[EXTRACT]
Problems compiling on NetBSD/m68k
gback at cs.utah.edu
Thu Feb 18 10:20:53 PST 1999
> > My take on this is that other people will care about other platforms,
> Easy to say that when it's been ported to the platform you work on.
> But who was the guy whining when libtool failed to work on FreeBSD
> because of a bug in FreeBSD's linker? Well, it was easy to work
> around this problem, but think of yourself trying to port a package as
> complex as Kaffe to some platform if it had not been developed with
> portability in mind.
You're turning things upside-down: FreeBSD worked before libtool, and
failed after libtool was introduced. The reason was that libtool decided
that all libraries would depend on -lm, so it would throw dozens of
gratuitous -lm switches in the link lines it created. That's something
nobody in his right mind would do, no wonder FreeBSD's linker freaked out.
But on a more serious note, this points to another reason why
libtool/automake actually reduces portability. libtool/automake work
only if the set of platforms/architectures on which it is supported is
a superset of the platforms/architectures on which Kaffe compiles and
builds. Now I don't want to make a statement about whether that's true
in general or not, but so far we've lost the capability to compile
Kaffe on the OSKit. Sure, that may be temporary, but it requires
resources to fix I'd rather spend on Kaffe. What about the Amiga?
Is there a port for automake 1.4?

[TASK TO COMPLETE]
In the mailing-list post, what did libtool decide that led it to break linking on FreeBSD?

[Stored data]
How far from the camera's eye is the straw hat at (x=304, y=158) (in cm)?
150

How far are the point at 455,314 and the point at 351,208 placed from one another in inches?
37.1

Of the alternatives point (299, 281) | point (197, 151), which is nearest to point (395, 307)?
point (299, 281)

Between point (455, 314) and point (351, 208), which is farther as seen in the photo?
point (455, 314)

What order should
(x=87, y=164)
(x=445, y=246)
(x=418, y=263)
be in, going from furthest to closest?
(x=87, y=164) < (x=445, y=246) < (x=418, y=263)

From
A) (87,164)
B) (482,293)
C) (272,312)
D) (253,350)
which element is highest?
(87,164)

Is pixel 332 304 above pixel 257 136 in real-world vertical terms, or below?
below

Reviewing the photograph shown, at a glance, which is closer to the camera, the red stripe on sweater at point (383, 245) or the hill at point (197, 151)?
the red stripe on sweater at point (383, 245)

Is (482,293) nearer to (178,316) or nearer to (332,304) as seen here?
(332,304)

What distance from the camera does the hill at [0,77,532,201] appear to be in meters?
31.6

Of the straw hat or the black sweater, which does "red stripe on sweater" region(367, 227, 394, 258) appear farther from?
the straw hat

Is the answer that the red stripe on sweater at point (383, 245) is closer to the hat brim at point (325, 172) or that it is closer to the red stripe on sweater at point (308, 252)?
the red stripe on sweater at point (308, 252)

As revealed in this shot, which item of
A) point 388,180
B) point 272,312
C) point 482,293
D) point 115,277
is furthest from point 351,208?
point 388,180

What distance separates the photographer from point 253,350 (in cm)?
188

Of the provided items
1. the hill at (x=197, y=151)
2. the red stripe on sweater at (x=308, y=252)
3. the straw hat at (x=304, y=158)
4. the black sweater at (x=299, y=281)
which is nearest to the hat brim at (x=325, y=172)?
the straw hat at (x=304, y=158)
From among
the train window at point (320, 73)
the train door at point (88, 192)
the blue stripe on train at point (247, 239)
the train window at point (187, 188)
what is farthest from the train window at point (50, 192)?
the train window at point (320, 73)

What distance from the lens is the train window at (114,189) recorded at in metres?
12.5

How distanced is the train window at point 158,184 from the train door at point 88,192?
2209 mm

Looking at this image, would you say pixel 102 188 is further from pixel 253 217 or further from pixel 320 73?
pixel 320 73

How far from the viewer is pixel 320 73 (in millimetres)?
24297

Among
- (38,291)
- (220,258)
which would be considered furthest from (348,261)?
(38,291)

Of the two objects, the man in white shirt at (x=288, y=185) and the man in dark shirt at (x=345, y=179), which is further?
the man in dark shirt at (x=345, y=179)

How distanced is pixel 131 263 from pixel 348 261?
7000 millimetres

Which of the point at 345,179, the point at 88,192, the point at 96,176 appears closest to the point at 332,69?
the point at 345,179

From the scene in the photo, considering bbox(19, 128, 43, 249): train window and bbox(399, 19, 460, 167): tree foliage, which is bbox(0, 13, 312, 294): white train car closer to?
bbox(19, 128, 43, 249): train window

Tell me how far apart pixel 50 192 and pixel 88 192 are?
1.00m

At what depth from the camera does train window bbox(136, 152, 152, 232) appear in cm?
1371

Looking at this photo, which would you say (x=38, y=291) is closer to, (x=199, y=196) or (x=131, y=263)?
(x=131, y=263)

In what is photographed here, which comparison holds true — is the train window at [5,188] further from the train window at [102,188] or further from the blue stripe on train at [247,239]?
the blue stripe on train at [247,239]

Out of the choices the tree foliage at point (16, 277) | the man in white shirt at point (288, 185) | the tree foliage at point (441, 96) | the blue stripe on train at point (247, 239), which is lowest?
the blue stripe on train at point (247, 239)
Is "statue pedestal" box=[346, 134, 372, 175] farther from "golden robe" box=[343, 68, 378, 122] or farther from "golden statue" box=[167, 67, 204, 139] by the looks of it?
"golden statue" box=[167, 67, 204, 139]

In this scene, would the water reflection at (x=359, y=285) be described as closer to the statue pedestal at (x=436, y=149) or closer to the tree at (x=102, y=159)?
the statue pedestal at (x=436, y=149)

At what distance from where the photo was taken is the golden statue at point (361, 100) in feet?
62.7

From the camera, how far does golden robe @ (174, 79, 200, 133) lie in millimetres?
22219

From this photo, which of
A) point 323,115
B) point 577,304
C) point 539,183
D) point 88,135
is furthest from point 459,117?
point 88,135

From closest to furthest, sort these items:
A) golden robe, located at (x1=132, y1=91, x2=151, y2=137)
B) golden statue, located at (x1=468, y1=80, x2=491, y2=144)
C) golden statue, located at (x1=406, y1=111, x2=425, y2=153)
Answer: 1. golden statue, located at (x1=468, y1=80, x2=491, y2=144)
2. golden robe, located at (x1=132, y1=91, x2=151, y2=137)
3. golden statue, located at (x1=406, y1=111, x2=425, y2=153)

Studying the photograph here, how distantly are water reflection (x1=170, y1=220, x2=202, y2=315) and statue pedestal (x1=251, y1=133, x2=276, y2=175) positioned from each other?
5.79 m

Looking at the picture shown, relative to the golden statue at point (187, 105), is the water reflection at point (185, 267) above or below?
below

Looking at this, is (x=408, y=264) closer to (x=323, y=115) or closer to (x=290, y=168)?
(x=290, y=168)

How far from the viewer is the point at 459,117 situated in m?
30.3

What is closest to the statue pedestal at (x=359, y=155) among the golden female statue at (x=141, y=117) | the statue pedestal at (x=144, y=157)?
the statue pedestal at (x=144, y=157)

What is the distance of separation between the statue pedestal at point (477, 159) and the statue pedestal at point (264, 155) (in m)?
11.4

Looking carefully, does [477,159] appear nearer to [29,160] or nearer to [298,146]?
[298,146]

[TASK ANSWER]
It decided that all libraries would depend on -lm, so it threw dozens of gratuitous -lm switches into the link lines it created.